Renowned psychiatrist and writer Iain McGilchrist explains how our ‘divided brain’ has profoundly altered human behaviour, culture and society. Taken from a lecture given by Iain McGilchrist as part of the RSA’s free public events programme.
Iain McGilchrist is a psychiatrist and writer who works privately in London, and otherwise lives on the Isle of Skye. He is committed to the idea that the mind and brain can be understood only by seeing them in the broadest possible context, that of the whole of our physical and spiritual existence, and of the wider human culture in which they arise – the culture which helps to mould, and in turn is moulded by, our minds and brains.

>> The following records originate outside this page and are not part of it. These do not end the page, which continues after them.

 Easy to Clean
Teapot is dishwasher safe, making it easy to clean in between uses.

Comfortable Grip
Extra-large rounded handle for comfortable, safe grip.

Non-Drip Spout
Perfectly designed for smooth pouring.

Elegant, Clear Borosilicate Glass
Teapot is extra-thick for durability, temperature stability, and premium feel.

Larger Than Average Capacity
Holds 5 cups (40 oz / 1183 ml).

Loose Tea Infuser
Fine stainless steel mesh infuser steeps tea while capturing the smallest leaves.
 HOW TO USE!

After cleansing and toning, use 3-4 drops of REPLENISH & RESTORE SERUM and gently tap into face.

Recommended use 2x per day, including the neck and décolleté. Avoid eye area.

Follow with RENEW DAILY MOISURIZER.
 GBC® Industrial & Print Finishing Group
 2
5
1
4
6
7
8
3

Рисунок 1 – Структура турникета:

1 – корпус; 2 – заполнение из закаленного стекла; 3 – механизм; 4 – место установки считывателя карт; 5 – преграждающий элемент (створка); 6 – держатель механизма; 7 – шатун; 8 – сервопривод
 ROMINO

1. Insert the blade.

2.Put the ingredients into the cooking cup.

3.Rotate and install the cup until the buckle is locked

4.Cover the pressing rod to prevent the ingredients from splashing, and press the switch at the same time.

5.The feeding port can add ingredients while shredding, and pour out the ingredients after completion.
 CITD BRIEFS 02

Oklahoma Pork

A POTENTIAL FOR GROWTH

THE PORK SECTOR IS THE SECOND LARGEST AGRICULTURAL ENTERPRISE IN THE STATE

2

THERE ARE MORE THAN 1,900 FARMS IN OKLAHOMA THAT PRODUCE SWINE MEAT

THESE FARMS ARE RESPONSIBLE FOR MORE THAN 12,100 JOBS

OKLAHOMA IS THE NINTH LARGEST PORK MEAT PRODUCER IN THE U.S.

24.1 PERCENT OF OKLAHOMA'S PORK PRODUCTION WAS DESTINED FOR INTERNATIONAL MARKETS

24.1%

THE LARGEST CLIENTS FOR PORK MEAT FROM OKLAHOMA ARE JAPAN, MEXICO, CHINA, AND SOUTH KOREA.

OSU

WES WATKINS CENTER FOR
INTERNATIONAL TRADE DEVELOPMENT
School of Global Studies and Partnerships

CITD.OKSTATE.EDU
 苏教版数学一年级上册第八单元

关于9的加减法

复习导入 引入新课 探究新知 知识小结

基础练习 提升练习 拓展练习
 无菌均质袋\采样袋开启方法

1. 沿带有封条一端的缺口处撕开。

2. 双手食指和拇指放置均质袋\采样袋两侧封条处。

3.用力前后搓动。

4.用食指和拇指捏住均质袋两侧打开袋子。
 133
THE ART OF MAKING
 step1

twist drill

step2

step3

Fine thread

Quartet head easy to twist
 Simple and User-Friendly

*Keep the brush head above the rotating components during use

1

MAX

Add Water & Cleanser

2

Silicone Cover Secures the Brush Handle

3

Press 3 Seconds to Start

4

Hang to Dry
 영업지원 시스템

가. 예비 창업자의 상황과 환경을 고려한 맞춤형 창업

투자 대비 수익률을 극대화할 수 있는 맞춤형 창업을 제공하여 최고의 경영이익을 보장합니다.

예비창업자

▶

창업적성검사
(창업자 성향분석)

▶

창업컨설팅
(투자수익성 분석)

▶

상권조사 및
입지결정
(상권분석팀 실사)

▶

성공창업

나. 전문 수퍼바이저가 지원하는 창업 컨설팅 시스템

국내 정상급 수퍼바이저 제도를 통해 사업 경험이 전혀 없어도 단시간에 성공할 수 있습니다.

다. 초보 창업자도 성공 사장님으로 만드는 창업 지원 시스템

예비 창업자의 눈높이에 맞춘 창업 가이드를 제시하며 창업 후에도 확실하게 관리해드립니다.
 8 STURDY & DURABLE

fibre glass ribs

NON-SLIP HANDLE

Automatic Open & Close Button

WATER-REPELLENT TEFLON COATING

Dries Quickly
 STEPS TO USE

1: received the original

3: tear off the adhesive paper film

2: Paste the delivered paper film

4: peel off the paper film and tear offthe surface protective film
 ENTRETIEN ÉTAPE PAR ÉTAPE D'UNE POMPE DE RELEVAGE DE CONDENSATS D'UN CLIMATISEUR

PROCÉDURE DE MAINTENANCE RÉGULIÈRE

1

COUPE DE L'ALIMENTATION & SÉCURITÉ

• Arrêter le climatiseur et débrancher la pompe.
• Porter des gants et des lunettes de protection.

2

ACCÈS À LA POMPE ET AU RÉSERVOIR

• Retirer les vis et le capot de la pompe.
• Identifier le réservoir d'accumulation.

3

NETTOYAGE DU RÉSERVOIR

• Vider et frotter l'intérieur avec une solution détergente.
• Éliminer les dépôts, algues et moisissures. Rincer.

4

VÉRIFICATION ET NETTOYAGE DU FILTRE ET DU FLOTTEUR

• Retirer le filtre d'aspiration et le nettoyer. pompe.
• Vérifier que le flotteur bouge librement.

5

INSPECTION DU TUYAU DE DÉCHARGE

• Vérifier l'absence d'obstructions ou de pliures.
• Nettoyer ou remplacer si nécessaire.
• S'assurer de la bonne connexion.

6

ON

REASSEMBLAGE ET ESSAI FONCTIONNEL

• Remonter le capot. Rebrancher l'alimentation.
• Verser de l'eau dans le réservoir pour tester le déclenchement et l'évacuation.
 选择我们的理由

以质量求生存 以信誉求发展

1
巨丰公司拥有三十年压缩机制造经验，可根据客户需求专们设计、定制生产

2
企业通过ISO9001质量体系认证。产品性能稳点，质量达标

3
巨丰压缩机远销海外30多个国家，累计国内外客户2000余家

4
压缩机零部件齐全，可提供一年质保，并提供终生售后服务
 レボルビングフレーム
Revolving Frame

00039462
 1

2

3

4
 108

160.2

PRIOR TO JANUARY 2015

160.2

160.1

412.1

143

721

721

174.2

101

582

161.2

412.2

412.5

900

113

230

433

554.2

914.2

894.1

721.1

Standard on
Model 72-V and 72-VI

He was a late entrant to medicine. After a scholarship to Winchester College, he was awarded a scholarship to New College, Oxford, where he read English. He won the Chancellor’s English Essay Prize and the Charles Oldham Shakespeare Prize in 1974 and graduated (with congratulated 1st Class Hons) in 1975 (MA 1979). He was awarded a Prize Fellowship of All Souls College, Oxford in 1975, teaching English literature and pursuing interests in philosophy and psychology between 1975 and 1982. He then went on to train in medicine, and during this period All Souls generously re-elected him to a further Fellowship (1984-1991), and again in 2002 (to 2004).